California is already notorious for its strict regulations on firearms, but now one public servant in the golden state wants to take that prohibition-happy mindset in a new direction by banning body armor.
The bill, H.R. 5344, the Responsible Body Armor Possession Act of 2014, comes from Rep. Michae Honda, a San Jose Democrat, and it would "prohibit the purchase, ownership, or possession of enhanced body armor by civilians, with exceptions." That is to say, Honda wants to treat innocent civilians like convicted felons.
Honda announced the legislation last week at a press conference with various law enforcement officials in his district who have endorsed the propsal. From NBC:
"This bill will keep military body armor out of the wrong hands," Honda said. "It would ensure that only law enforcement, firefighters and other first responders would be able to access enhanced body armor."

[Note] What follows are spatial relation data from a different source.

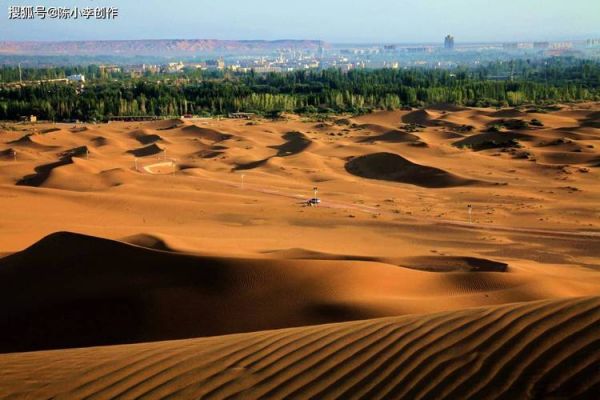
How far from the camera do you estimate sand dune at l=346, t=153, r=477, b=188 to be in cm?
4009

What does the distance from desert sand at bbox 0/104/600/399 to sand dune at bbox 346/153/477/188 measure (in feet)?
0.67

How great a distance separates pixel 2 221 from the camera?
86.4ft

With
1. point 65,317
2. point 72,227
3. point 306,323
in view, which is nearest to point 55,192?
point 72,227

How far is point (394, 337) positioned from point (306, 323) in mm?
4293

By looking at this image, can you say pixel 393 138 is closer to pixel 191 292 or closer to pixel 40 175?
pixel 40 175

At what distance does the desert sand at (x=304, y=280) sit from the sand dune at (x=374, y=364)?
0.02m

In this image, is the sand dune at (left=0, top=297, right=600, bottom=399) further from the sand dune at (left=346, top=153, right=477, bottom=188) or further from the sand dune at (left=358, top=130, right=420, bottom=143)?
the sand dune at (left=358, top=130, right=420, bottom=143)

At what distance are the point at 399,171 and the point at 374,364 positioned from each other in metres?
38.5

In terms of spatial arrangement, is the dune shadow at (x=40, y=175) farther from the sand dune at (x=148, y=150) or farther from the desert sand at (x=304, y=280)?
the sand dune at (x=148, y=150)

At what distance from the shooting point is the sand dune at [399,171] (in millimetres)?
40094

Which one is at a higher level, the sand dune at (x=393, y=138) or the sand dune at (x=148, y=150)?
the sand dune at (x=393, y=138)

"We're not talking about just a standard bullet-proof vest," he said. "We're talking about body armor that is designed for warfare, designed to protect against law enforcement ammunitions." …
"There's nothing more dangerous than an unstoppable, well-armored shooter," he said. "The law enforcement community sees an increase in use of body armor in violent, gun-related crimes."

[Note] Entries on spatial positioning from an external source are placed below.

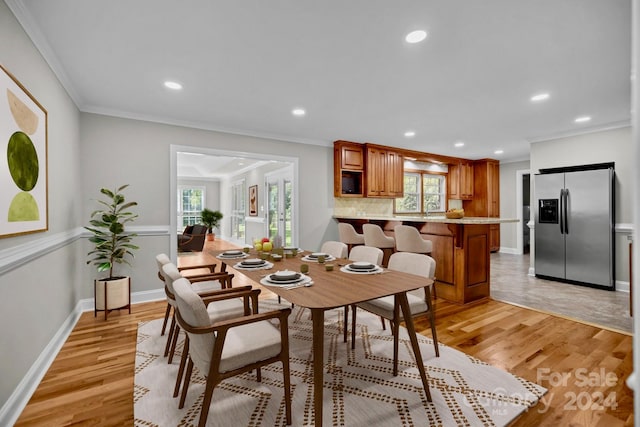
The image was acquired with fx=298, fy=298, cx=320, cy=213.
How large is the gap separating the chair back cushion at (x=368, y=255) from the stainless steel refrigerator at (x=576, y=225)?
3.76 m

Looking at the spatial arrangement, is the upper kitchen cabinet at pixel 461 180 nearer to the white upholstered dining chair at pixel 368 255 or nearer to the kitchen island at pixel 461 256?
the kitchen island at pixel 461 256

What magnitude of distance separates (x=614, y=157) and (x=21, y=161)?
6731 mm

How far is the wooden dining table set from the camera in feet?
4.92

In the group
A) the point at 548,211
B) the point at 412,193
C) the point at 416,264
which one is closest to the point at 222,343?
the point at 416,264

The congressman cited a shooting on July 22 in Riverside County, where a man wearing body armor and armed with an assault rifle shot and killed two sheriff's deputies and wounded another.
"We should be asking ourselves, why is this armor available to just anyone, if it was designed to be used only by our soldiers to take to war?" Honda said.

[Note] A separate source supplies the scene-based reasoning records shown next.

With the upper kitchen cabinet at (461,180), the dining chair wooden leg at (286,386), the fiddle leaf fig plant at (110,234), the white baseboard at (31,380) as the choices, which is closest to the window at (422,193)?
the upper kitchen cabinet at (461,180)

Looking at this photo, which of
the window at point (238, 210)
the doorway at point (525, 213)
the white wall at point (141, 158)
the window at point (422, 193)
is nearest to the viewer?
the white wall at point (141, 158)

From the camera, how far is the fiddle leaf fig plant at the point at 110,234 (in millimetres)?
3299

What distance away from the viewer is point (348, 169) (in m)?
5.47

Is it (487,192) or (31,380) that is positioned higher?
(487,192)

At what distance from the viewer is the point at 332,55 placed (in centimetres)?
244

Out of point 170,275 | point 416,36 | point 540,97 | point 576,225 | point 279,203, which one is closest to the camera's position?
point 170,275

Of course, Honda is overlooking a lot of other scenarios, and outright ignoring the possibility that law-abiding citizens would have any reason to wear protective garments, whether they're in danger from armed criminals or a no-knock police raid gone awry. The San Jose Police Department's ethics are questionable already: One of its former chiefs has been sounding the alarm for years about the dangers of police militarization, meawhile the department has been pushing for greater surveillance capabilities and was just caught lying about owning a camera-equipped drone. Even if the force were squeaky clean, its snipers, air support, and camo-covered SWAT team, cannot and should not be expected to be there to protect every endangered individual.